Crypto is fast rising as an attractive investment asset class, pulling in both institutional and retail investors. In fact, dome of the big shot corporations have even started to convert their treasury capital into cryptocurrency these days. A recent survey has reported that a whopping volume of 46.5 million adults in the USA are contemplating on investing in crypto in 2023. As of 2022, among the 7.9 billion global population, 106 million people are using crypto. And, the number is fast increasing as well. So, if you have plans to buy bitcoin, well, you are not alone.
However, given the extreme volatile nature of crypto, and also because of the recent crash, many aspiring investors are having second thoughts on whether to buy bitcoin (or any other crypto) or not. Well, the post below offers a brief about the key reasons to put your money in crypto investment.
Reasons to invest in crypto
In 2012, Bitcoin was less than $120. Cut to 2021 December, Bitcoin was almost touching $60,000 just after its ATH that saw it surging to around $69,000.
One of the major aspects about crypto that attract investors is the possibility of dramatic returns. Crypto is wildly volatile and extreme volatility leads to high price swings in the market. Put simply, crypto brings in way higher returns in comparison to traditional investment vehicles such as stocks or bonds. You cannot expect conventional investment assets like bonds or stocks to surge up to as high as 60% in less than 7 days. But, such an astronomical surge is not impossible in crypto.
Diversification for investment portfolio
If you ask modern investors for investment advice, they would mostly suggest you to buy bitcoin or any other crypto for that matter. You might have investment in stocks or bonds but you should also consider investing in this emerging asset class. An ideal investment portfolio should be divided into diverse investment sectors. Diversification is the key to safe investment. If you invest in just one particular asset class, you might lose out on your entire investment if that asset takes a wild dip.

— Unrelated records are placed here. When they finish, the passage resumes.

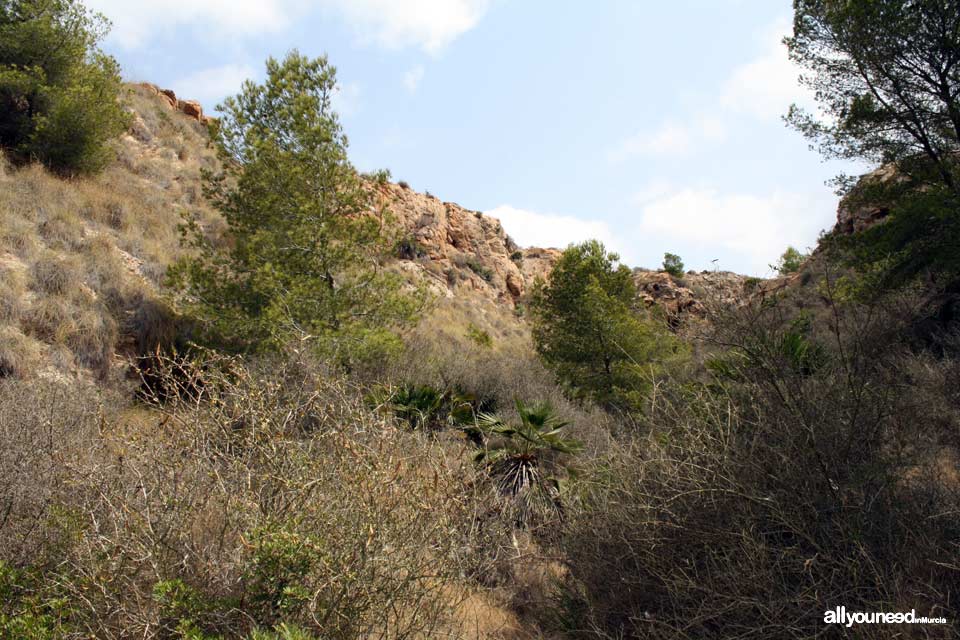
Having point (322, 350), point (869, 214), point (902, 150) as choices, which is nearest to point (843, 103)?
point (902, 150)

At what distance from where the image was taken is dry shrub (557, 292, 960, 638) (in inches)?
127

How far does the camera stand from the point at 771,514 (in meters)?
3.63

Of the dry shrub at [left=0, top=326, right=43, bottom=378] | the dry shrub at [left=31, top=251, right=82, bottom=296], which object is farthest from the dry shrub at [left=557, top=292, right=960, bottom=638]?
the dry shrub at [left=31, top=251, right=82, bottom=296]

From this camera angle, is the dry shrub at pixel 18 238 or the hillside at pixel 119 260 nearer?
the hillside at pixel 119 260

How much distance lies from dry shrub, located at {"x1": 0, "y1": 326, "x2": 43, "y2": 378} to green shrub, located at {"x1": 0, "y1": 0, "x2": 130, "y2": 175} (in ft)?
27.9

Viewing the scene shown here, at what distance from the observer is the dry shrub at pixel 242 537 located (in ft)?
10.7

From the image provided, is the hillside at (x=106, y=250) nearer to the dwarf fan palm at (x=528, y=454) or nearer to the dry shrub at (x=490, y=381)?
the dry shrub at (x=490, y=381)

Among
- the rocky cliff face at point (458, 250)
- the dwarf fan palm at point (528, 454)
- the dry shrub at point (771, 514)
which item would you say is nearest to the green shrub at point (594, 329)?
the dwarf fan palm at point (528, 454)

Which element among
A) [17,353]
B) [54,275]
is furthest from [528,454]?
[54,275]

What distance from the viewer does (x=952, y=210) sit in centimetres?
960

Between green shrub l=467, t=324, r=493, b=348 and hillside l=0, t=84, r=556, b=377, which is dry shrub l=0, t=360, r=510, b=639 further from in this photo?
green shrub l=467, t=324, r=493, b=348

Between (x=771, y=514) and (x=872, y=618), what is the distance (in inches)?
29.8

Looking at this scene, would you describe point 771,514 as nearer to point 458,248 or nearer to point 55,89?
point 55,89

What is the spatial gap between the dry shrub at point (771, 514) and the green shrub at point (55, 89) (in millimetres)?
17188
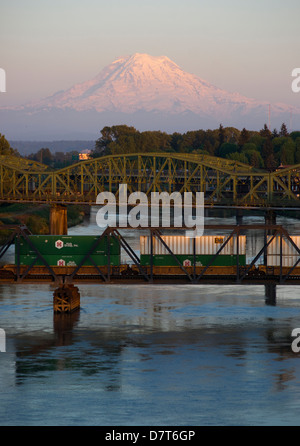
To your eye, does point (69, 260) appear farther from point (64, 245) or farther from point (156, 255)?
point (156, 255)

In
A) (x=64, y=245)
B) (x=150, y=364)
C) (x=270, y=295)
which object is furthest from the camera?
(x=270, y=295)

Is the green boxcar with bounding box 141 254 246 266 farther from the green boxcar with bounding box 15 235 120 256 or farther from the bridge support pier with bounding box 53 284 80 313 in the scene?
the bridge support pier with bounding box 53 284 80 313

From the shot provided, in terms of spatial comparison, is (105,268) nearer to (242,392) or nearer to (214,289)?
(242,392)

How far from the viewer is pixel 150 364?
3260 inches

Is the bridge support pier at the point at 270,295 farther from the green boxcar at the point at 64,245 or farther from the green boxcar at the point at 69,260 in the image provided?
the green boxcar at the point at 64,245

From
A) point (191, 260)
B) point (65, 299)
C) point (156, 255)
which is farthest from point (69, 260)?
point (191, 260)

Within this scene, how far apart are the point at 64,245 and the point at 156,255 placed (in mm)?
10263

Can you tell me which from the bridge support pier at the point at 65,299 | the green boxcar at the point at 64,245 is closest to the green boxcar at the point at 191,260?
the green boxcar at the point at 64,245

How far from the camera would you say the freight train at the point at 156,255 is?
309ft

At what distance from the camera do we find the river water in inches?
2751

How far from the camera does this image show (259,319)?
10556 cm

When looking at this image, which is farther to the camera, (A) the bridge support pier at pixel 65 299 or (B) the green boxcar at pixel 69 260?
(A) the bridge support pier at pixel 65 299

Smarter idea would be to diversify your investment capital in various investment assets so if one asset crashes down, other assets will be able to offer backup. Investment in crypto will serve as your backup investment in your overall investment portfolio. A major reason behind this is that crypto runs on its own terms and is not strongly affected by marketwide events. On the other hand, dollars or stocks usually get affected by marketwide events and changing regulations. Thus, crypto would make a safe diversification for your investment portfolio.
Besides, as mentioned above, crypto holds the potential for exceptional returns. So, if your buy bitcoin or any other crypto, you will not only have a highly profitable asset but also an investment vehicle that will serve as backup if other assets take a dip.

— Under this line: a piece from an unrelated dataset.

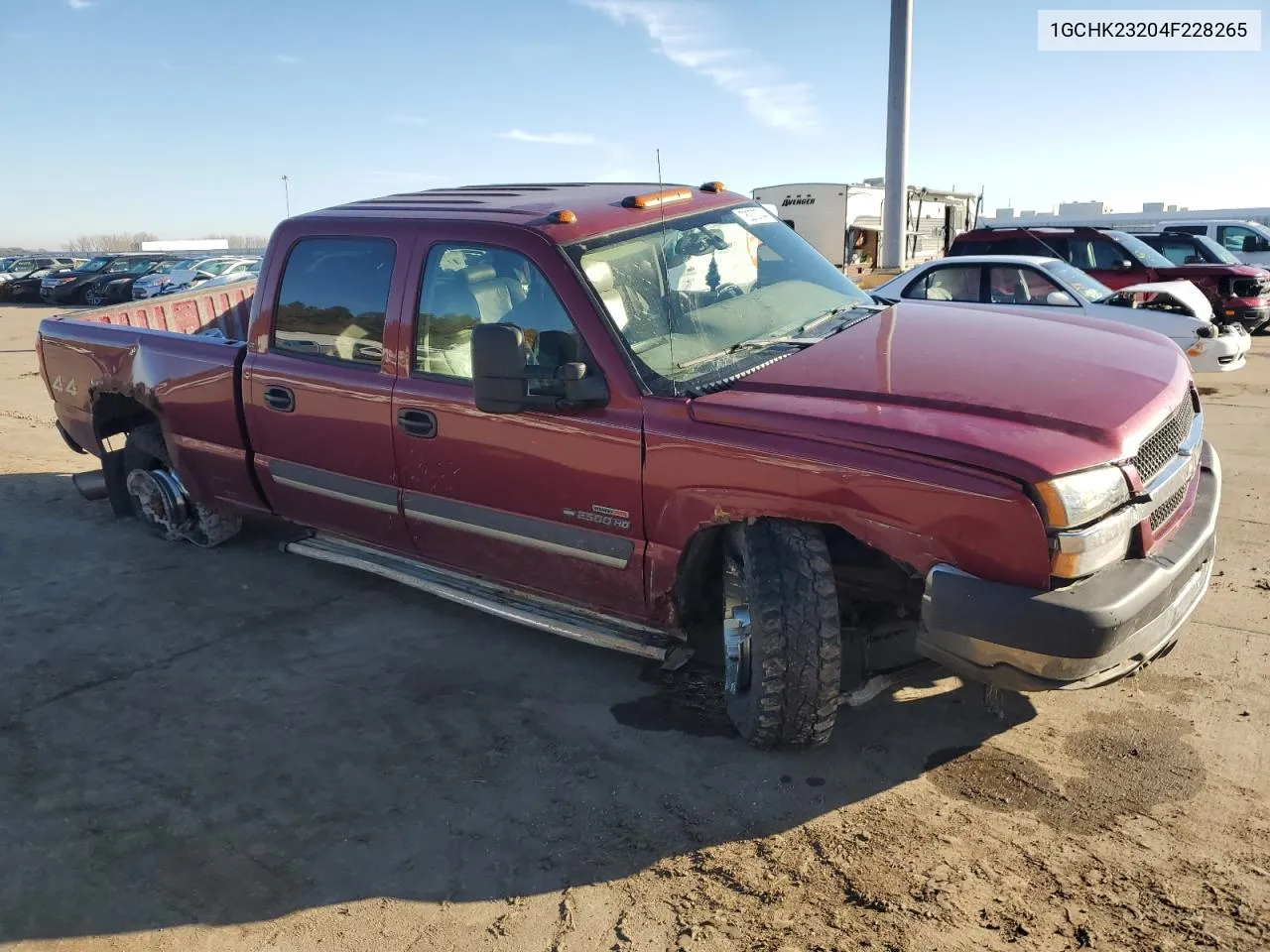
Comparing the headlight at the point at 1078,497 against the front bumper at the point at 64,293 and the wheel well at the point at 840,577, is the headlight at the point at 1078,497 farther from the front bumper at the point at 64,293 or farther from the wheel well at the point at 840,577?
the front bumper at the point at 64,293

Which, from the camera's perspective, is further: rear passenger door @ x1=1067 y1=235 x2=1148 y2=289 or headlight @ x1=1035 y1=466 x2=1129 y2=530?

The rise or fall of the crypto asset class is largely determined by the demand of the asset in the market. Why does Bitcoin show an exponential growth today compared to what it was 10 years back? It’s because, over time, the adoption rate of BTC has only escalated to newer heights. More people are now interested in buying bitcoin and other crypto than what it was at least 3 years back. An increasing number of businesses have started accepting crypto payments today. As of 2022, over 15,000 businesses have started accepting crypto payments. From ordering a pizza to booking a flight, crypto payments are now common in almost every industry out there.
Such a growing rate of crypto adoption is only surging the overall value of the crypto asset class. So, if you buy bitcoin (or any other crypto) or invest in crypto now, you are likely to receive manifold returns after a few years.
Lower entry point
1 BTC is now trading at something around $20,000. Now, of course allotting a lump sum amount all at once could be quite a load for any investor, especially new ones. However, the good thing is, you can start your crypto investment on a low budget as well, say $1000. You don’t always need one whole BTC to invest in BTC. You can easily invest in just a fraction of the coin as well, which would cost you much less than investing in 1 BTC.

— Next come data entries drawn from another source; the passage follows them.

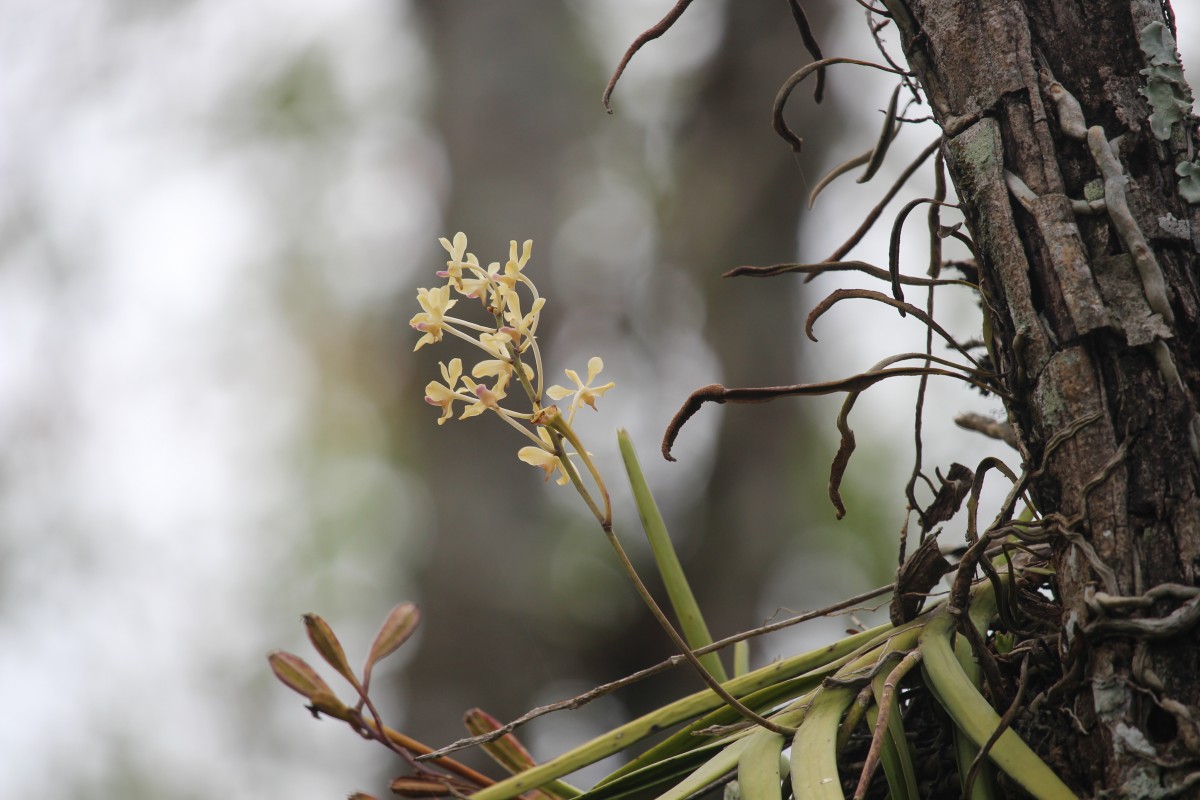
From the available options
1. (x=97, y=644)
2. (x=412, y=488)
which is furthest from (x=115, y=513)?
(x=412, y=488)

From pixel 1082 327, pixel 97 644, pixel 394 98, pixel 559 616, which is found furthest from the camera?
pixel 394 98

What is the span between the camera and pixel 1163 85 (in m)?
0.39

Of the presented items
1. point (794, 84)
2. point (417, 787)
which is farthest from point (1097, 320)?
point (417, 787)

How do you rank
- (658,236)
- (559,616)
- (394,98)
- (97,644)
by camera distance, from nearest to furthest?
(559,616), (97,644), (658,236), (394,98)

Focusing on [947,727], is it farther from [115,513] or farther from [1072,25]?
[115,513]

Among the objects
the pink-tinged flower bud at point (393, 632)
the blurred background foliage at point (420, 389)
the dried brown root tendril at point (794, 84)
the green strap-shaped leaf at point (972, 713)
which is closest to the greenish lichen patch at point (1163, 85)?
the dried brown root tendril at point (794, 84)

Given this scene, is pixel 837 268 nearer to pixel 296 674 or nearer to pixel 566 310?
pixel 296 674

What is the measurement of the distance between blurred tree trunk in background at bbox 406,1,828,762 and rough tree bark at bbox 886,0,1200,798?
2178 millimetres

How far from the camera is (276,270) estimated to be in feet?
12.0

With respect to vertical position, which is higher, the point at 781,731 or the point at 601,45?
the point at 601,45

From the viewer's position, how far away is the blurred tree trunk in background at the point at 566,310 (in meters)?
2.47

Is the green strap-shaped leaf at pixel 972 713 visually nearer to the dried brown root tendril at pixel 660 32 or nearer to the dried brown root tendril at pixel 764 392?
the dried brown root tendril at pixel 764 392

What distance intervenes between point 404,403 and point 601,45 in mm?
1423

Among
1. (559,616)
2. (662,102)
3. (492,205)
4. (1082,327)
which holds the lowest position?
(559,616)
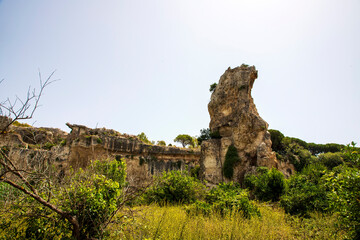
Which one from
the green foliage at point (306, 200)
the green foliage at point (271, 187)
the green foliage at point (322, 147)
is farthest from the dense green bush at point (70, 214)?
the green foliage at point (322, 147)

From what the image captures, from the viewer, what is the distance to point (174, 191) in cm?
934

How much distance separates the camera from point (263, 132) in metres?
16.9

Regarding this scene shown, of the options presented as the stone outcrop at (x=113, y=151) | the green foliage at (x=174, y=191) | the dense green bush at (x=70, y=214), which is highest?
the stone outcrop at (x=113, y=151)

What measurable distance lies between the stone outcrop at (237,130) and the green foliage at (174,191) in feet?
24.8

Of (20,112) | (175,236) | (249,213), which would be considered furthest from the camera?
(249,213)

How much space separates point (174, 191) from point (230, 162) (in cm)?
875

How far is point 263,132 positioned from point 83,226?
16.3m

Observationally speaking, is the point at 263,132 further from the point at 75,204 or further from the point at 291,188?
the point at 75,204

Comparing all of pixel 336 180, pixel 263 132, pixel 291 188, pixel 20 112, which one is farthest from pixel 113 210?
pixel 263 132

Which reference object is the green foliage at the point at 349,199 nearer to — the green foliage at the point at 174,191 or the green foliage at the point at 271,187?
the green foliage at the point at 174,191

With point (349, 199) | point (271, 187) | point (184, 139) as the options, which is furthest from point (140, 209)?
point (184, 139)

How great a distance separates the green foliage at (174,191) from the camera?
9.18 m

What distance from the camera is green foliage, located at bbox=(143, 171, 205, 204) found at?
361 inches

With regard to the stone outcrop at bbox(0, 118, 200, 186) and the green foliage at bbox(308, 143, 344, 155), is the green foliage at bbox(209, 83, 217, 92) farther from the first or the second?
the green foliage at bbox(308, 143, 344, 155)
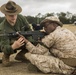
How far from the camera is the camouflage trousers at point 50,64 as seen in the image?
313 inches

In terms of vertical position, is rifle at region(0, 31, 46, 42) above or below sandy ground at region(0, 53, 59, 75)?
above

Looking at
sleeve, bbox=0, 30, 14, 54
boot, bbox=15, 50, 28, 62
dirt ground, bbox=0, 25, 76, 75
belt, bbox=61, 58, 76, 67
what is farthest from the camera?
boot, bbox=15, 50, 28, 62

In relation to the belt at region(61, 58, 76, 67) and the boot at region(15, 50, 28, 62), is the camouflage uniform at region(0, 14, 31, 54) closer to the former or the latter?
the boot at region(15, 50, 28, 62)

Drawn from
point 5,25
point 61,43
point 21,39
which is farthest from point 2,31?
point 61,43

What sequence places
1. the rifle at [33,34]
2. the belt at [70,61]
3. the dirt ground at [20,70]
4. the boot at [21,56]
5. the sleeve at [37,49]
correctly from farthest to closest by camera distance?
the boot at [21,56] < the rifle at [33,34] < the dirt ground at [20,70] < the sleeve at [37,49] < the belt at [70,61]

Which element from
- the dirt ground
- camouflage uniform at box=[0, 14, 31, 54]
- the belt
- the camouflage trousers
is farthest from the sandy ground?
the belt

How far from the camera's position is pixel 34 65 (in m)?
8.37

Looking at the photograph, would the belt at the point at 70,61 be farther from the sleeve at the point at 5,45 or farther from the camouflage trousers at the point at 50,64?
the sleeve at the point at 5,45

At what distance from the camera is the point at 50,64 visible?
807 centimetres

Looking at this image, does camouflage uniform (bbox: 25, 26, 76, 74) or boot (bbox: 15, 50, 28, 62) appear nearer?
camouflage uniform (bbox: 25, 26, 76, 74)

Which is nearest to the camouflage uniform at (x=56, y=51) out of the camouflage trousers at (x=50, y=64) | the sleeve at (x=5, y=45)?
the camouflage trousers at (x=50, y=64)

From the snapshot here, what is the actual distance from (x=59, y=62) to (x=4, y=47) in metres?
1.50

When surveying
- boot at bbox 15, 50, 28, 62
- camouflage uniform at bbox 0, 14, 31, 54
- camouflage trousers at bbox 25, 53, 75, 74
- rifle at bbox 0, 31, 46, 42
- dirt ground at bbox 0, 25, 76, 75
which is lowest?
boot at bbox 15, 50, 28, 62

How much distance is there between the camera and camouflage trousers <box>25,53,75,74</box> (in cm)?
794
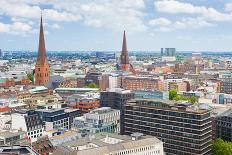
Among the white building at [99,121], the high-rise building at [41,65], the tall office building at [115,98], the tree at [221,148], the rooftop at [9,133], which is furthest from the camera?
the high-rise building at [41,65]

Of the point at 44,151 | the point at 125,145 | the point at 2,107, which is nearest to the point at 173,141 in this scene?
the point at 125,145

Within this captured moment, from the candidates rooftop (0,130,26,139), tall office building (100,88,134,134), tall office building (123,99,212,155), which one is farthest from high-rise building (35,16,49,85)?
rooftop (0,130,26,139)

Besides, the crypto scene is bustling with several other cryptos and all of them cost less than BTC. You can easily find new low-priced altcoins that can bring you huge returns in the future. However, just make sure that the chosen new crypto is designed to ensure sustainable growth in future years.
Push for Regulation
While the extreme volatility of crypto enables it to bring dramatic returns, the same Wild West character can drown investors into colossal losses. And, this extreme instability is majorly caused by lack of regulation in the crypto sphere. In fact, this is a key reason why most of the aspiring investors are apprehensive of putting their hard-earned money into crypto- even when they are willing to. However, national governments, the IMF, and the fintech industry leaders all across the world have already started taking proactive steps to introduce regulation in the crypto space. The EU has already signed the MiCA declaration that has clearly outlined the rules to be followed by crypto-related businesses to ensure a legit operation. It is believed that a well-structured regulatory environment will protect the investors from wild instability and also crypto-related scams.
So, you have quite a list of reasons to motivate you to buy bitcoin or any other crypto for that matter. Now, the question comes- how much would you invest in crypto assets?
Well, crypto investment is not to fund your retirement savings or medical expenses in later years. Treat it as your extra money that you can utilize for some ultra-plush goals. So, don’t invest more than 5% of overall investment capital in the crypto scene. In fact, start with 2% and then move to 5%, if you feel comfortable.